Main Research Achievements
Did you know that contaminants in natural gas pipelines, such as H₂S and H₂O, damage the pipelines? Our developed instrument can measure these components, allowing them to be removed from the gas. Based on this PA measurement technology, hundreds of PA systems are now in operation at oil industry sites worldwide.
The gas composition of exhaled breath carries information about a person's biological condition, enabling rapid and non-invasive diagnostic procedures. We collaborate with medical research groups to develop gas concentration measurement instruments for human and animal models. Our measurement systems can continuously determine CH₄ and N₂O concentrations in exhaled air with a resolution of a few seconds and below ppmV levels.
We have developed a system for determining NO, NO₂, NH₃, CH₂O, and N₂O concentrations in vehicle exhaust, which we test on our own engine test benches as well as those at AUDI Hungaria Zrt. and Széchenyi University. Our research group is working on a fast and precise vehicle emissions measurement device that is portable, can operate on a test bench, and can be installed in vehicles. The instrument automatically measures emissions in real-time, with second-level resolution and without the need for sampling, utilizing the entire gas flow for analysis.
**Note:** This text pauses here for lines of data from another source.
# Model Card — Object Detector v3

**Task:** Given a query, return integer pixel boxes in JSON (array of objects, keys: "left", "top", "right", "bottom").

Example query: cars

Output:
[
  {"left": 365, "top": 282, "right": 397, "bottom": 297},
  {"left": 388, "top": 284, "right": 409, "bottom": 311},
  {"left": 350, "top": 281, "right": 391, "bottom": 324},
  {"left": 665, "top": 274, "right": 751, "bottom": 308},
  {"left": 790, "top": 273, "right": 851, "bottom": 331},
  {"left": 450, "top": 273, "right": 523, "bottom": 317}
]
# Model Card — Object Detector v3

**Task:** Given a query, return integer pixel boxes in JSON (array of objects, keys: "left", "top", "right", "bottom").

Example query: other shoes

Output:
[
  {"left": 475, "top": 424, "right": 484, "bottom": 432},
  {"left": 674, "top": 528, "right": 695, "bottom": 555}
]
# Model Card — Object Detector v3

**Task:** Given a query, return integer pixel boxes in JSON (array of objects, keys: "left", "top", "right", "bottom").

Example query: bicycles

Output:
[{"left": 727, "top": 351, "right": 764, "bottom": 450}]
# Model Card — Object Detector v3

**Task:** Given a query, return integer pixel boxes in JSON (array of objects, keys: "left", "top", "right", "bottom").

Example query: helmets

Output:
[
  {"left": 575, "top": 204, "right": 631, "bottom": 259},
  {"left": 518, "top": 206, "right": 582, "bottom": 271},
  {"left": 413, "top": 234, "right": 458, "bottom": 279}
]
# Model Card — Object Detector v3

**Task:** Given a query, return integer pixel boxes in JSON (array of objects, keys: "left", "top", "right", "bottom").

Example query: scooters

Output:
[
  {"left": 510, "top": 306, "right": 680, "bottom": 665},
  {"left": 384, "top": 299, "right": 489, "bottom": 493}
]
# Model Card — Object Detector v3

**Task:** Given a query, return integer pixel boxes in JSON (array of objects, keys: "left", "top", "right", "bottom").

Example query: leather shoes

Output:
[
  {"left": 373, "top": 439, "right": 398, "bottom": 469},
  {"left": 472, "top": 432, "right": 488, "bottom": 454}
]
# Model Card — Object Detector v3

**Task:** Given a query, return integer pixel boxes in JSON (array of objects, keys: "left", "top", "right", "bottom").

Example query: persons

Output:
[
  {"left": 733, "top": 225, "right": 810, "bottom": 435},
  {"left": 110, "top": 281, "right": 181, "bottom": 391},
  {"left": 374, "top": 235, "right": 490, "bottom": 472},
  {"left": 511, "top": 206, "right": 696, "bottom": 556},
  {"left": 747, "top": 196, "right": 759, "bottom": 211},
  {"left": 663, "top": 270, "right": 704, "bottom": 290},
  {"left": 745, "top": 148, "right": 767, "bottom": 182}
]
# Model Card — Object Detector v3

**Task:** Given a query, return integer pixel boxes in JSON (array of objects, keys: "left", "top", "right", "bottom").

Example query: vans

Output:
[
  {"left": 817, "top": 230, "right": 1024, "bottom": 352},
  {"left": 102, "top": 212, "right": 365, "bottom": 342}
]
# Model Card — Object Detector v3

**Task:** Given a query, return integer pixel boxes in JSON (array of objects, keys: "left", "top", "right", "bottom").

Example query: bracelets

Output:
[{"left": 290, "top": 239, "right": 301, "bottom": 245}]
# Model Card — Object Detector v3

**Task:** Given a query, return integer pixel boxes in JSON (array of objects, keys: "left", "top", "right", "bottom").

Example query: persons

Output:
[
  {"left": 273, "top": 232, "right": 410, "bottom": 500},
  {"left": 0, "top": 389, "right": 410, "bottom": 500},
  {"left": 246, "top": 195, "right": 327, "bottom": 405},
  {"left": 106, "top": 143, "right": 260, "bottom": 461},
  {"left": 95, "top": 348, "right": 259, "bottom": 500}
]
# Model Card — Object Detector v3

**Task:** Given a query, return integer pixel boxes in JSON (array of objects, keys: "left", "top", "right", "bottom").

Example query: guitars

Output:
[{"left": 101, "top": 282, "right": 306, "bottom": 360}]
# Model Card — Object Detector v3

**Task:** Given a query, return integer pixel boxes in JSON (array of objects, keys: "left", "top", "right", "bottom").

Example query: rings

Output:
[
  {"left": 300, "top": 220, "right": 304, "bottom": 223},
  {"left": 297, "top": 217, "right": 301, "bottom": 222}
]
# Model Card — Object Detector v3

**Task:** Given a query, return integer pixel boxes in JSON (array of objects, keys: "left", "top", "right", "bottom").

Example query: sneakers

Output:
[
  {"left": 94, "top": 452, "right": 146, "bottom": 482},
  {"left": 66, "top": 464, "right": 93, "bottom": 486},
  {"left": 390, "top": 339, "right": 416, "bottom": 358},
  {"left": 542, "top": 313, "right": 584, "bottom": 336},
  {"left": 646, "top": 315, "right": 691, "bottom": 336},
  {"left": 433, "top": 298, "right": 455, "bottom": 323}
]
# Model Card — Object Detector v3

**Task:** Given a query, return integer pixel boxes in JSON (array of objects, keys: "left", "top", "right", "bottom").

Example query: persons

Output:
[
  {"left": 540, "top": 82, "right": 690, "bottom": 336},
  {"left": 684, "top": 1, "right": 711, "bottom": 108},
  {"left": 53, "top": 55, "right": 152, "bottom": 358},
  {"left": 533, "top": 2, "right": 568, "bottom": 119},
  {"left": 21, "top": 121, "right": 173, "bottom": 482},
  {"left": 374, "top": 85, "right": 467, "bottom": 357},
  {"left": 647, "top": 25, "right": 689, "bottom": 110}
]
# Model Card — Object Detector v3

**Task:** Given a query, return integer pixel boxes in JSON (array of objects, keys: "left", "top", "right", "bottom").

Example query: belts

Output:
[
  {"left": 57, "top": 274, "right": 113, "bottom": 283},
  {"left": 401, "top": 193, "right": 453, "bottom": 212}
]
We also conduct detailed physical-chemical characterization of soot aerosols in exhaust gas using our own specialized and state-of-the-art measurement tools. This unique capability allows us to study the effects of soot aerosols on radiative balance and human health, contributing to a deeper understanding of vehicle emission-related environmental impact.
We have identified relationships between real-time, wavelength-dependent photoacoustic responses of atmospheric soot aerosols and their other physical-chemical markers. These findings provide new methods for real-time air quality monitoring and source identification.
One of our newest research areas involves developing a measurement unit for disaster response. This system can determine whether there are survivors trapped under rubble or detect gas leaks after an earthquake, ensuring that neither rescue workers nor animals are put at risk.
Additionally, in agriculture, we conduct novel in situ PA measurements with fast response times to monitor fertilizer-related emissions. We are developing instruments capable of measuring target gas components near the soil, a few meters above the ground, and even mounted on drones with high accuracy.